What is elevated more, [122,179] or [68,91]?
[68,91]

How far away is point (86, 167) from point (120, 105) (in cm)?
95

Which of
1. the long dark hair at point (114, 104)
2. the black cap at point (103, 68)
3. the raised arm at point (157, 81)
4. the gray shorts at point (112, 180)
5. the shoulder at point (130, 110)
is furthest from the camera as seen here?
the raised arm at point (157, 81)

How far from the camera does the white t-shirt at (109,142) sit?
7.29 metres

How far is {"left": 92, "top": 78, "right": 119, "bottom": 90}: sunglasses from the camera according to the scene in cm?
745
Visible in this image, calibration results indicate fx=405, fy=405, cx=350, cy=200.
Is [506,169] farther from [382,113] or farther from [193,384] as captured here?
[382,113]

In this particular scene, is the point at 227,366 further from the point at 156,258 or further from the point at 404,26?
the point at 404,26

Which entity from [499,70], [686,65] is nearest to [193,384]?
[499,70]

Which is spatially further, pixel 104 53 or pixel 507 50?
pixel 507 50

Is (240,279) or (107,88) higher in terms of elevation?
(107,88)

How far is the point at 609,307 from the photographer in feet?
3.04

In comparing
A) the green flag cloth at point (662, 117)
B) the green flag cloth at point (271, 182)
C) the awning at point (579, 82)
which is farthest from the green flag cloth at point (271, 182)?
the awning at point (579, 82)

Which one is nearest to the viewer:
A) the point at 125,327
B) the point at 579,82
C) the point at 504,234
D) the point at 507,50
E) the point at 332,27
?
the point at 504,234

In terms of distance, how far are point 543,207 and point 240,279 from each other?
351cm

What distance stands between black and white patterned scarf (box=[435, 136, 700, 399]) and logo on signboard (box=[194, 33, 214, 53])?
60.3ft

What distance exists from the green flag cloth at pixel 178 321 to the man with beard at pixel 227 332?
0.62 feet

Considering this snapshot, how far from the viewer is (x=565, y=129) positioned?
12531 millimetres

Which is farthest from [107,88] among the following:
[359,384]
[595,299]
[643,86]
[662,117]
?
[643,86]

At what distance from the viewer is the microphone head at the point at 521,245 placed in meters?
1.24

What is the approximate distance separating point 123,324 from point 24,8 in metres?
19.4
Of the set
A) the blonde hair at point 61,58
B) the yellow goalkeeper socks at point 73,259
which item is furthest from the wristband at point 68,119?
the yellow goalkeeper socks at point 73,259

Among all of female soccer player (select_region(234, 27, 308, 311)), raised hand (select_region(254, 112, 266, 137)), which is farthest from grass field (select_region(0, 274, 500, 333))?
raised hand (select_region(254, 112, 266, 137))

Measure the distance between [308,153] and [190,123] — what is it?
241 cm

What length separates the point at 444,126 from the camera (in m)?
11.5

作業内容
上記のレコードの全行を、空行を除いてMarkdownの表に整形せよ。列名は「行番号」と「行」とする。

完成回答
| 行番号 | 行 |
|---|---|
| 1 | What is elevated more, [122,179] or [68,91]? |
| 2 | [68,91] |
| 3 | How far away is point (86, 167) from point (120, 105) (in cm)? |
| 4 | 95 |
| 5 | Which of |
| 6 | 1. the long dark hair at point (114, 104) |
| 7 | 2. the black cap at point (103, 68) |
| 8 | 3. the raised arm at point (157, 81) |
| 9 | 4. the gray shorts at point (112, 180) |
| 10 | 5. the shoulder at point (130, 110) |
| 11 | is furthest from the camera as seen here? |
| 12 | the raised arm at point (157, 81) |
| 13 | How far from the camera does the white t-shirt at (109,142) sit? |
| 14 | 7.29 metres |
| 15 | How far is {"left": 92, "top": 78, "right": 119, "bottom": 90}: sunglasses from the camera according to the scene in cm? |
| 16 | 745 |
| 17 | Visible in this image, calibration results indicate fx=405, fy=405, cx=350, cy=200. |
| 18 | Is [506,169] farther from [382,113] or farther from [193,384] as captured here? |
| 19 | [382,113] |
| 20 | In this particular scene, is the point at 227,366 further from the point at 156,258 or further from the point at 404,26? |
| 21 | the point at 404,26 |
| 22 | Which entity from [499,70], [686,65] is nearest to [193,384]? |
| 23 | [499,70] |
| 24 | Which is spatially further, pixel 104 53 or pixel 507 50? |
| 25 | pixel 507 50 |
| 26 | Is (240,279) or (107,88) higher in terms of elevation? |
| 27 | (107,88) |
| 28 | How far is the point at 609,307 from the photographer in feet? |
| 29 | 3.04 |
| 30 | In comparing |
| 31 | A) the green flag cloth at point (662, 117) |
| 32 | B) the green flag cloth at point (271, 182) |
| 33 | C) the awning at point (579, 82) |
| 34 | which is farthest from the green flag cloth at point (271, 182)? |
| 35 | the awning at point (579, 82) |
| 36 | Which one is nearest to the viewer: |
| 37 | A) the point at 125,327 |
| 38 | B) the point at 579,82 |
| 39 | C) the point at 504,234 |
| 40 | D) the point at 507,50 |
| 41 | E) the point at 332,27 |
| 42 | ? |
| 43 | the point at 504,234 |
| 44 | In terms of distance, how far are point 543,207 and point 240,279 from each other? |
| 45 | 351cm |
| 46 | What distance stands between black and white patterned scarf (box=[435, 136, 700, 399]) and logo on signboard (box=[194, 33, 214, 53])? |
| 47 | 60.3ft |
| 48 | What distance exists from the green flag cloth at pixel 178 321 to the man with beard at pixel 227 332? |
| 49 | 0.62 feet |
| 50 | Considering this snapshot, how far from the viewer is (x=565, y=129) positioned? |
| 51 | 12531 millimetres |
| 52 | Which is farthest from [107,88] among the following: |
| 53 | [359,384] |
| 54 | [595,299] |
| 55 | [643,86] |
| 56 | [662,117] |
| 57 | ? |
| 58 | [643,86] |
| 59 | At what distance from the viewer is the microphone head at the point at 521,245 placed in meters? |
| 60 | 1.24 |
| 61 | What is the approximate distance separating point 123,324 from point 24,8 in metres? |
| 62 | 19.4 |
| 63 | Of the set |
| 64 | A) the blonde hair at point 61,58 |
| 65 | B) the yellow goalkeeper socks at point 73,259 |
| 66 | which item is furthest from the wristband at point 68,119? |
| 67 | the yellow goalkeeper socks at point 73,259 |
| 68 | Among all of female soccer player (select_region(234, 27, 308, 311)), raised hand (select_region(254, 112, 266, 137)), which is farthest from grass field (select_region(0, 274, 500, 333))? |
| 69 | raised hand (select_region(254, 112, 266, 137)) |
| 70 | Measure the distance between [308,153] and [190,123] — what is it? |
| 71 | 241 cm |
| 72 | What length separates the point at 444,126 from the camera (in m)? |
| 73 | 11.5 |